Мой собеседник немедленно, охотно соглашается. Вскоре мы записываем номер.
Мне не терпится скорее смонтировать сцену. Теперь вместе с музыкой она, конечно, станет более сильной.
Е. А. Маханькова - ассистент по монтажу, с которой я работаю много лет, разложила на столе кадры бедного Тома (на фоне крестьянских полей, пугала), звуковую пленку, на которой красным карандашом написано: No8, "Голос правды". Мы находим место начала музыки, и, предвкушая удовольствие, я иду в просмотровый зал.
Ничего не вяжется, не клеится. Монолог в сопровождении музыки трудно слушать, сцена, казавшаяся удачной, разваливается на части.

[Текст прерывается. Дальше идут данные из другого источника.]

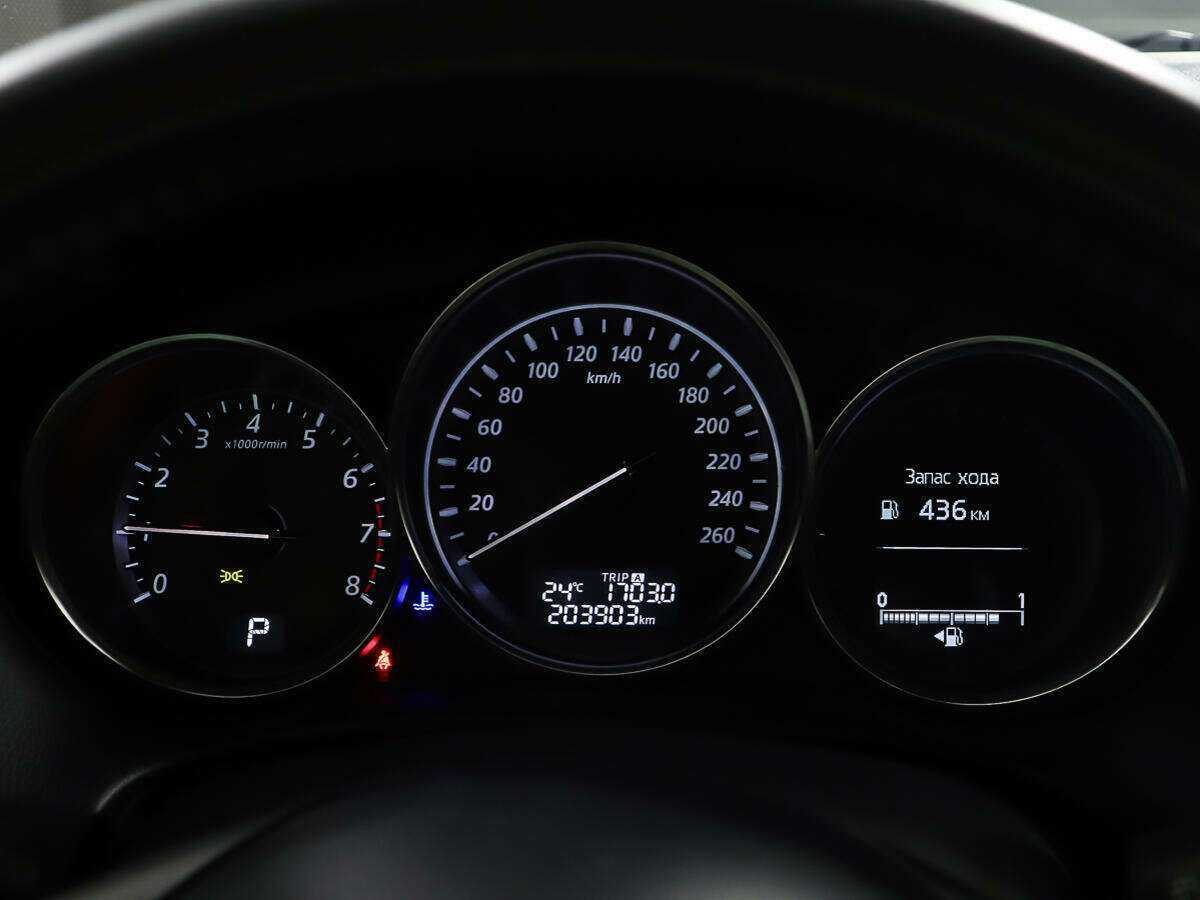 Mazda CX-5, 2013 Фото №14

Целый день мы пробуем сочетания изображения и звука. Переставляем порядок кадров, сокращаем и увеличиваем метраж, меняем места вступления музыки. Напрасный труд. Ничего не получается. Что-то резко отличное, внутренне несовместимое заключено в изображении и звуке. Такого еще никогда не случалось: чувство происходящего на экране у Дмитрия Дмитриевича совершенно точно.
Что же делать? Отказаться от прекрасной музыки, да еще той, где отчетливы интонации "Лира"? .. Нужно искать какие-нибудь иные места, пробовать новые монтажные связи. Монолог бедного Тома откладывается в сторону. Для опыта берем первые попавшиеся на глаза кадры, ну хотя бы Корделии. Место начала музыки? Любое.
И сразу же, в этом случайном, ощупью найденном сочетании, музыка не только слилась с изображением-сцена, которую я видел много раз, изменила характер. Что-то новое, значительное открылось в нашей героине.
Шостакович написал внутренний свет Корделии, и все в кадрах преобразилось. Так на портретах Рембрандта одухотворены не только глаза, лица, но и ткань, из которой сшито платье; сам воздух мерцает, живет, и этот трепет цвета и есть главное-победа над грубостью материи (загрунтованный холст, краски), над смертью (что осталось от купцов, их жен, от самого художника?), над всем плоским, {226} ограниченным. Вместе с Корделией теперь появился на нашем экране трепет добра, свет правды. То, что не уловить словами, не сыграть и талантливой артистке - сама поэзия образа вошла в ткань кадров, преобразила их.
Однако почему же эта поэзия так резко не совпадала с образом Эдгара бедного Тома? Ведь и в нем сильны мотивы правды и добра? Что же отличало, отделяло музыку от духовной жизни героя, не позволяло изображению и звуку слиться? Дать точный ответ, конечно, трудно. Мне показалось, что "голос правды" был у Шостаковича женским. Наверное, когда Дмитрий Дмитриевич говорил со мной по телефону об этом номере, он уже слышал Корделию.